▶ Prompt
Count every line in the data below where the word "United" appears, then state only that count.

▶ Listed records
# # # # # # #
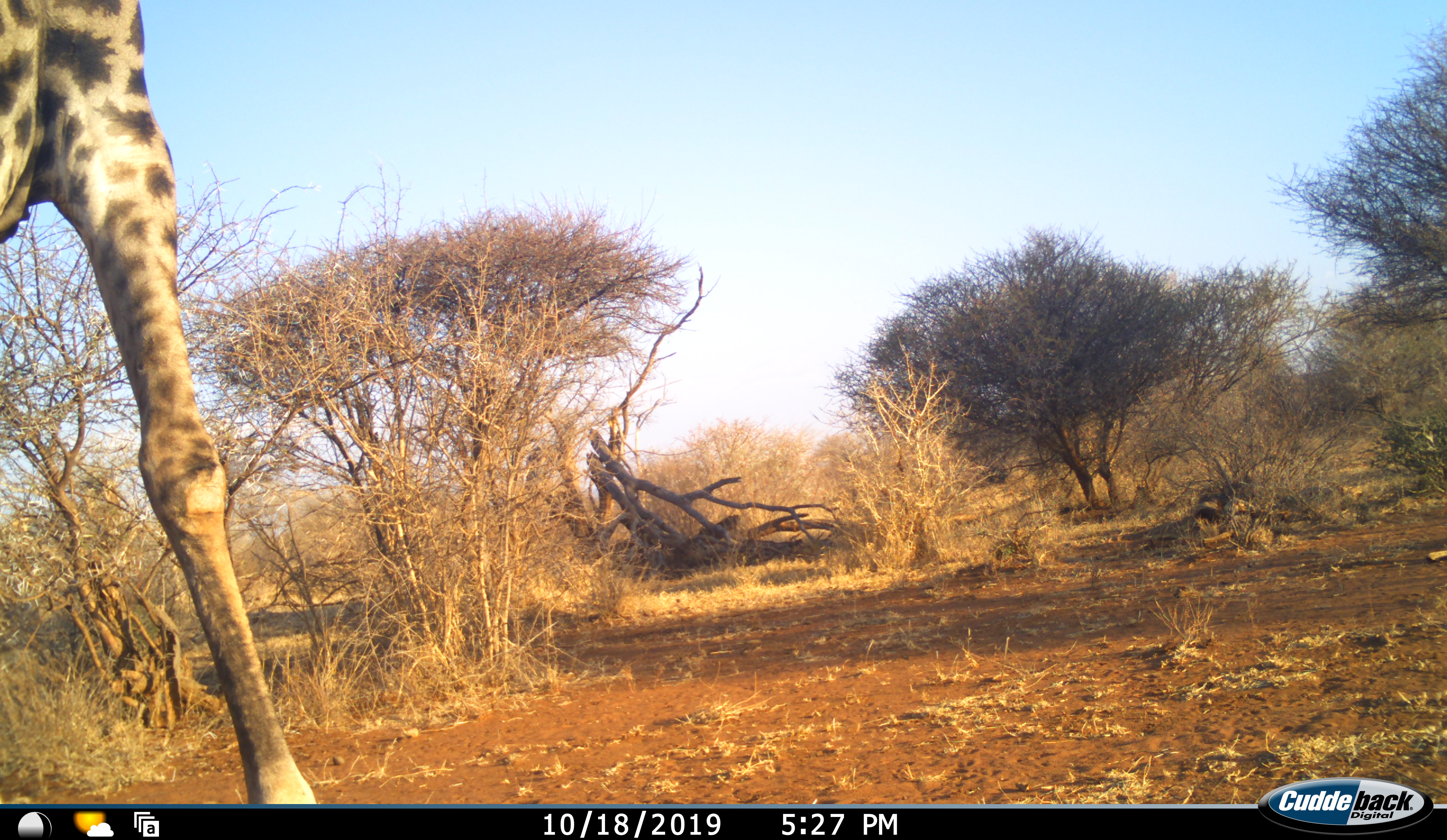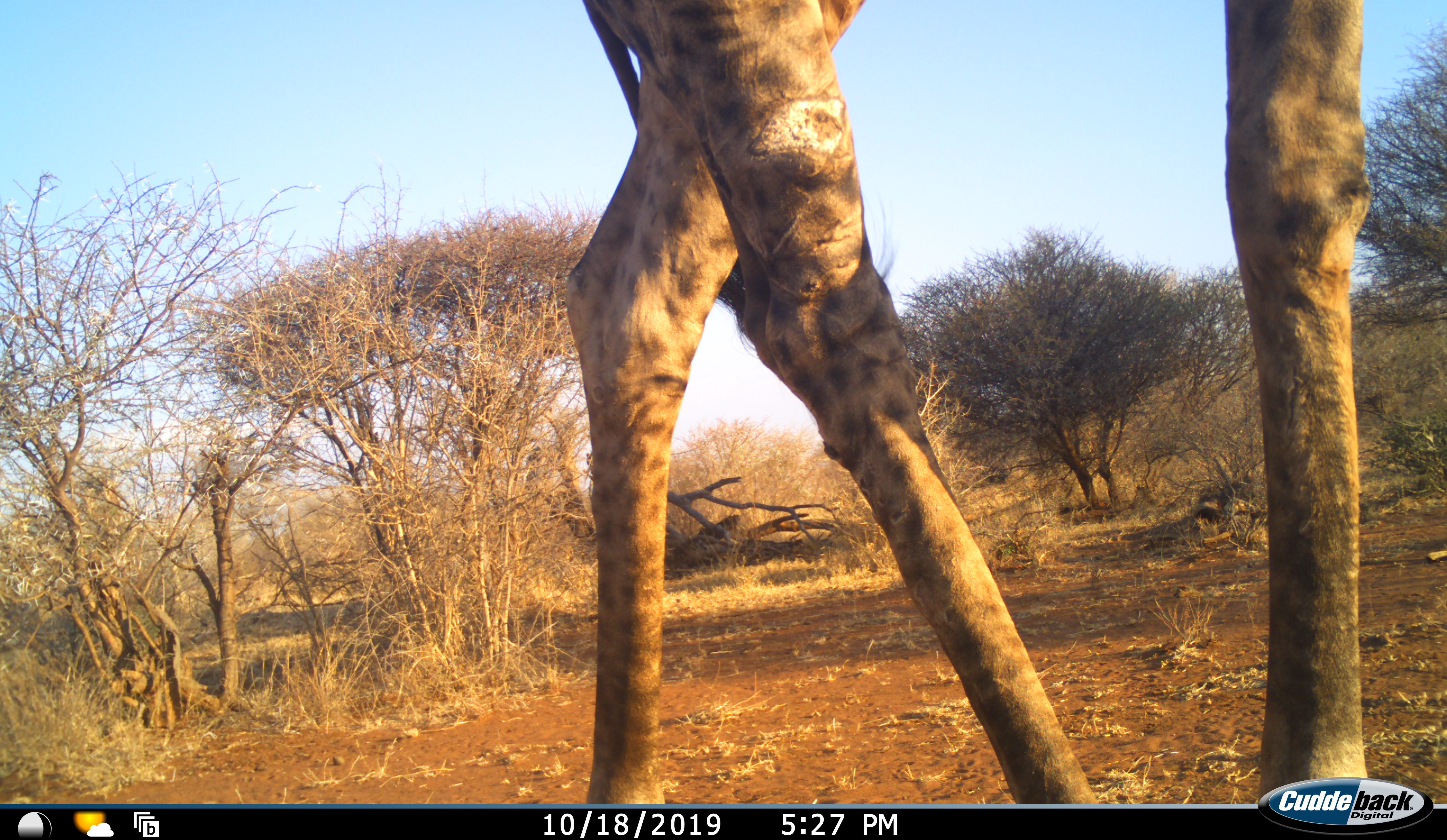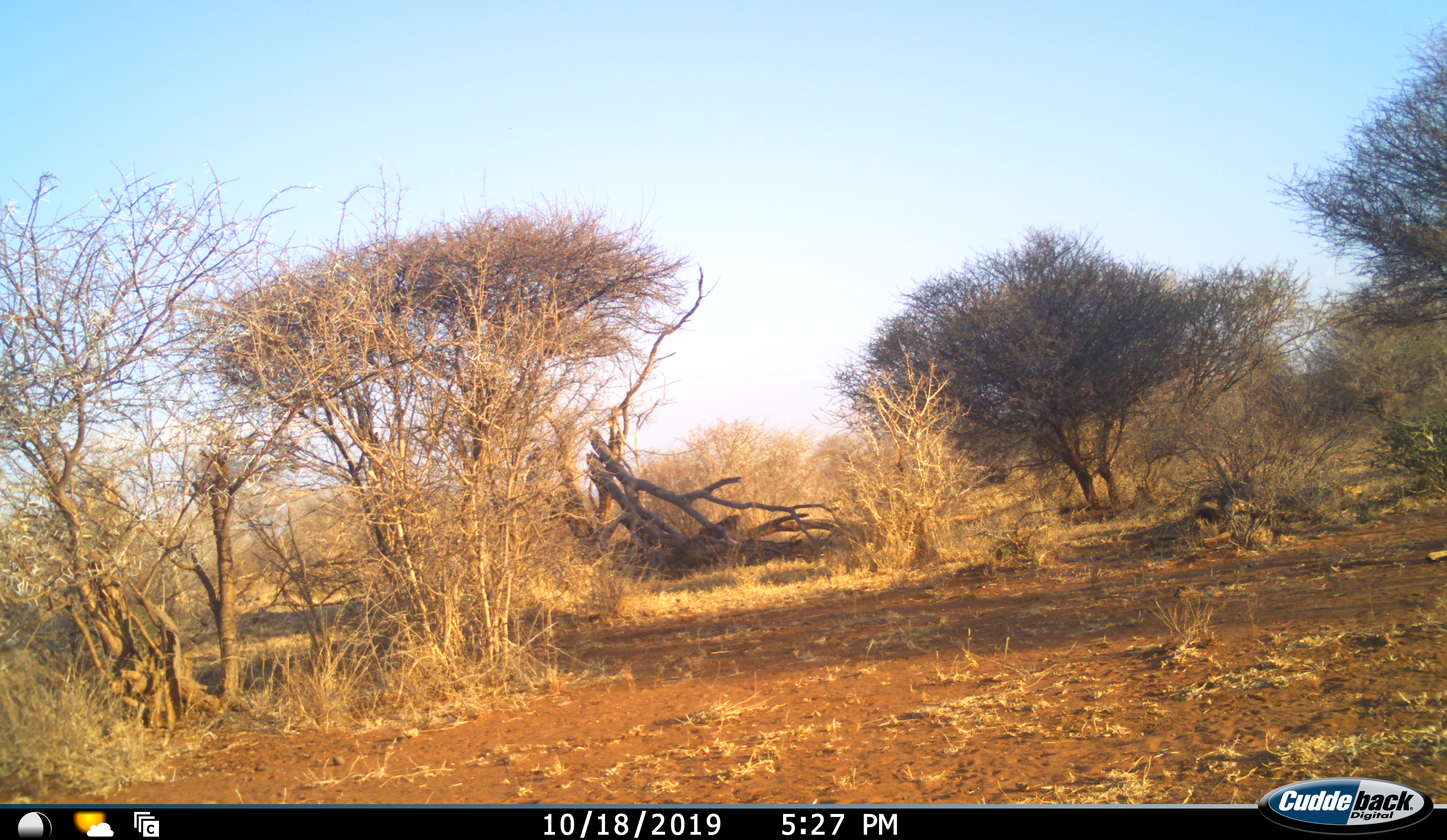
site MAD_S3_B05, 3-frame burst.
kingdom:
# # # # # # #
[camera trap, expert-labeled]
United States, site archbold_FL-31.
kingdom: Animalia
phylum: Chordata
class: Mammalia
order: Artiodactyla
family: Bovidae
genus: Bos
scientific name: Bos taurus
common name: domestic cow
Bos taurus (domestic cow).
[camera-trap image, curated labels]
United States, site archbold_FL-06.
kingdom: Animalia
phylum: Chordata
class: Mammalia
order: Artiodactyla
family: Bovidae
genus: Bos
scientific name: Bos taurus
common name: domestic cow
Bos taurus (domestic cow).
# # # # # # #
▶ Solution to this problem
2